[Kutipan yang Diberikan]
..............................

Surat B.600/2005 ini memberikan penafsiran yang dijadikan dasar bagi perusahaan untuk tidak memberikan hak Pekerja yang mengudurkan diri atas Uang Penggantian Perumahan Dan Pengobatan yang besarnya 15%. Dari Uang Pesangon dan/atau Uang Penghargaan Masa Kerja (“UPMK”). Kurang lebih Surat B.600/2005 berisi sebagai berikut :
1.Pekerja/ buruh yang bersangkutan tidak berhak atas Uang Pesangon sebagaimana dimaksud pada pasal 156, ayat (2) dan UPMK sebagaimana dimaksud dalam pasal 156 ayat (3). undang-undang Nomor 13 Tahun 2003 tentang Ketenagakerjaan.
2.Pekerja/ buruh yang bersangkutan berhak atas uang penggantian hak sesuai dengan pasal 156 ayat (4) dan uang pisah.
3.Uang penggantian hak sebagaimana dimaksud pada angka 2 meliputi:
a.cuti tahunan yang belum diambil dan belum gugur;
b.biaya atau ongkos pulang untuk pekerja/buruh dan keluarganya ke tempat di mana pekerja/ buruh diterima bekerja;
c.Penggantian Perumahan Serta Pengobatan dan perawatan sebesar 15% (lima belas per seratus) dari uang pesangon dan atau UPMK bagi yang memenuhi syarat.
d.Hal-hal yang disepakati dalam perjanjian kerja, peraturan perusahaan atau perjanjian kerja bersama.
4.Oleh karena pekerja/buruh yang mengundurkan diri tidak mendapatkan uang pesangon dan UPMK maka pekerja/ buruh yang bersangkutan tidak mendapatkan penggantian uang perumahan, serta pengobatan dan perawatan sebagaimana ketentuan dalam Pasal 156 ayat (4)

..............................

[Data yang Tersedia]
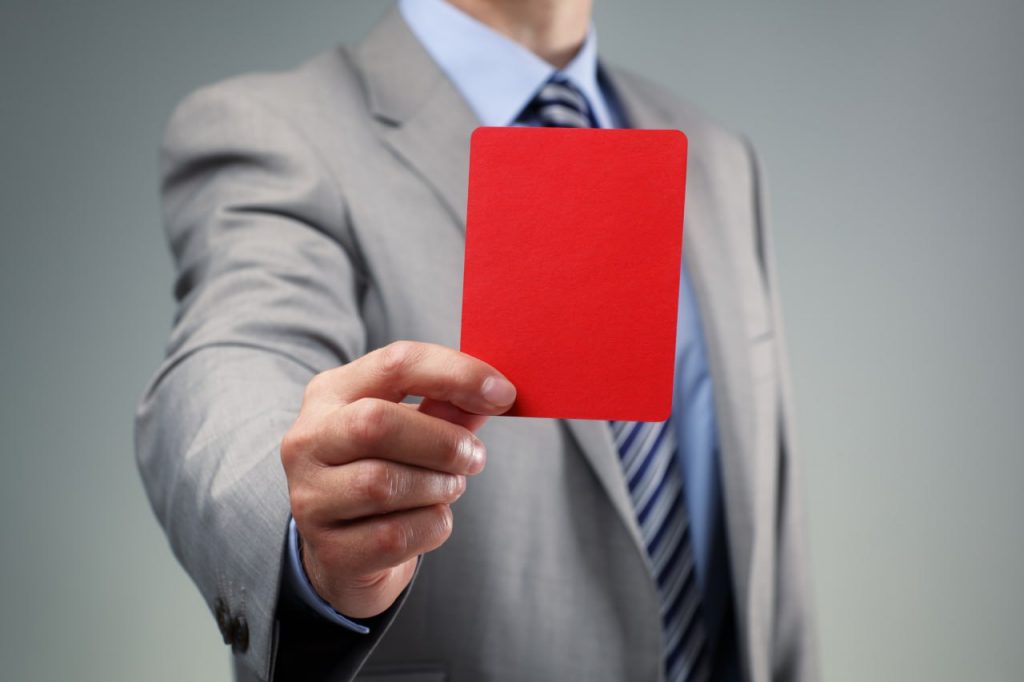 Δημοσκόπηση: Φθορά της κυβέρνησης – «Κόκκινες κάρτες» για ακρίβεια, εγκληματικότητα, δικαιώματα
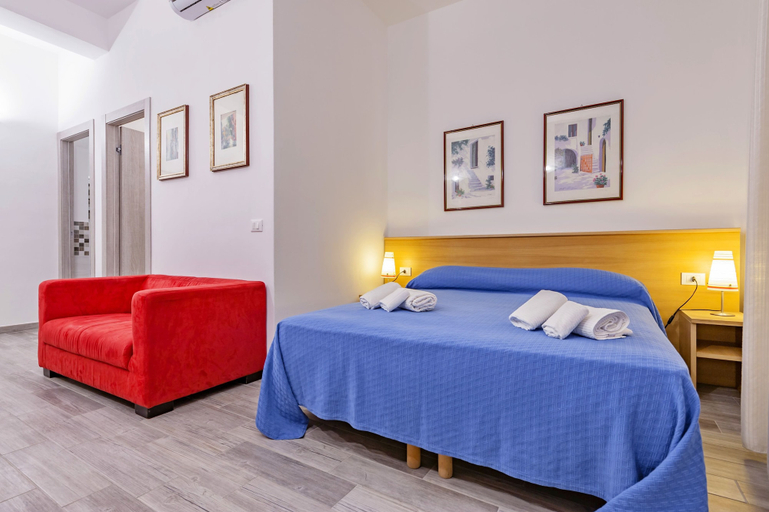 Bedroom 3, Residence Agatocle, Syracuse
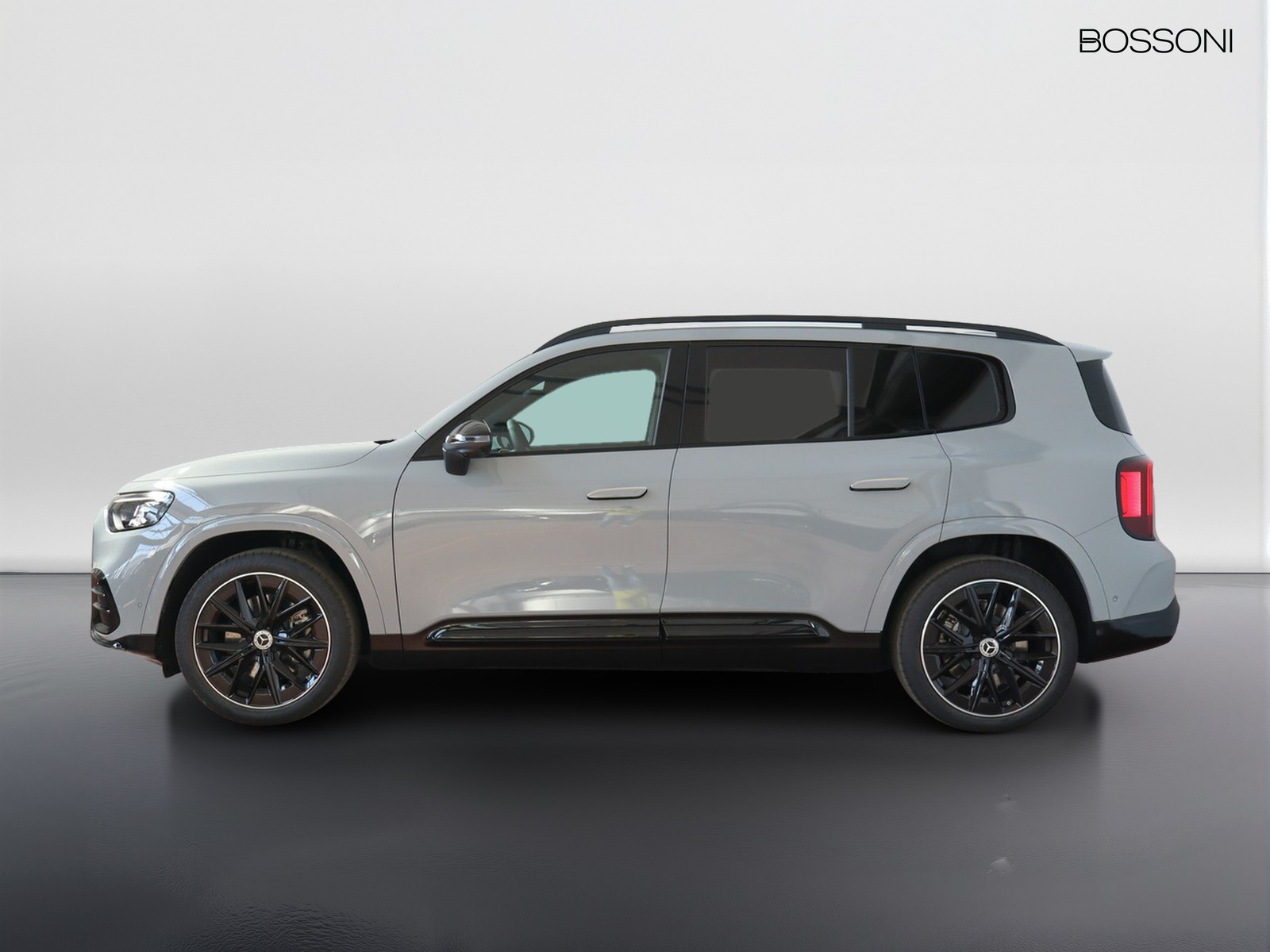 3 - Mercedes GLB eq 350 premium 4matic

..............................

[Tugas Latihan]
1. Dalam kutipan tentang Surat B.600/2005, tulis lagi bagian yang diawali dengan "3.Uang penggantian hak" dan diakhiri dengan "dalam Pasal 156 ayat (4)", lalu ganti "UPMK" dengan "uang penghargaan masa kerja".
2. Ringkas paragraf dalam kutipan tentang Surat B.600/2005 yang dimulai dengan "Surat B.600/2005 ini memberikan" menjadi lebih pendek tanpa menghilangkan fakta utamanya.
Kerjakan hanya dengan berpegang pada kutipan.

[Jawaban Tiap Tugas]
1.
3.Uang penggantian hak sebagaimana dimaksud pada angka 2 meliputi:
a.cuti tahunan yang belum diambil dan belum gugur;
b.biaya atau ongkos pulang untuk pekerja/buruh dan keluarganya ke tempat di mana pekerja/ buruh diterima bekerja;
c.Penggantian Perumahan Serta Pengobatan dan perawatan sebesar 15% (lima belas per seratus) dari uang pesangon dan atau uang penghargaan masa kerja bagi yang memenuhi syarat.
d.Hal-hal yang disepakati dalam perjanjian kerja, peraturan perusahaan atau perjanjian kerja bersama.
4.Oleh karena pekerja/buruh yang mengundurkan diri tidak mendapatkan uang pesangon dan uang penghargaan masa kerja maka pekerja/ buruh yang bersangkutan tidak mendapatkan penggantian uang perumahan, serta pengobatan dan perawatan sebagaimana ketentuan dalam Pasal 156 ayat (4)

2. Surat B.600/2005 berisi penafsiran yang dipakai perusahaan sebagai dasar untuk tidak memberi pekerja yang mengundurkan diri Uang Penggantian Perumahan dan Pengobatan sebesar 15% dari Uang Pesangon dan/atau UPMK. Isinya kurang lebih sebagai berikut: